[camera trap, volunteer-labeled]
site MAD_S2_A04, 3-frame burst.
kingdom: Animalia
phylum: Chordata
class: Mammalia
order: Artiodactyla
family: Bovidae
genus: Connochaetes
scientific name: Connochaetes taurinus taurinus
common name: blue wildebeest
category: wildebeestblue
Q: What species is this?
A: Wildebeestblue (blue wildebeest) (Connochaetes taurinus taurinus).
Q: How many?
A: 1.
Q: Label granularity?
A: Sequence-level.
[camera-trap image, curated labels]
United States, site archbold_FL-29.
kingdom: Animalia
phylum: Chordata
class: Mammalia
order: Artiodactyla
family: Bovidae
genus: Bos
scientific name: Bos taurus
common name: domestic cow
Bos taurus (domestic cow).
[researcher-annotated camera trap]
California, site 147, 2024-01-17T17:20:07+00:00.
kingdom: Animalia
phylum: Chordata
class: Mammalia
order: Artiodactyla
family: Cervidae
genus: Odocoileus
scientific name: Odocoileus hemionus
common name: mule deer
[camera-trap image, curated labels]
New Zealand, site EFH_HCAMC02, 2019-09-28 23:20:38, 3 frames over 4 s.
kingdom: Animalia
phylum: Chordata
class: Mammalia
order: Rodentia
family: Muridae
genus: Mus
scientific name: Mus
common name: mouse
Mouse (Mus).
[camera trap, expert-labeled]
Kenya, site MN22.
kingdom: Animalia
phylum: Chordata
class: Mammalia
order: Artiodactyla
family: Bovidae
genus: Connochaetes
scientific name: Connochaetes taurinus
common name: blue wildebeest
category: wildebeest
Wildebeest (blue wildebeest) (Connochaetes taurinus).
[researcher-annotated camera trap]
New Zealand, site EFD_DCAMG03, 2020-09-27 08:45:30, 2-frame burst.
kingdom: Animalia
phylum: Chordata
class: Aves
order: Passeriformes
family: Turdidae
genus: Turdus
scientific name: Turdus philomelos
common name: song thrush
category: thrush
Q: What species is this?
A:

----

◆ Problem details
Find the line with "genus: Turdus". Transcribe it and every line after it exactly, through the end of the records above, and nothing else.

◆ Written solution
genus: Turdus
scientific name: Turdus philomelos
common name: song thrush
category: thrush
Q: What species is this?
A:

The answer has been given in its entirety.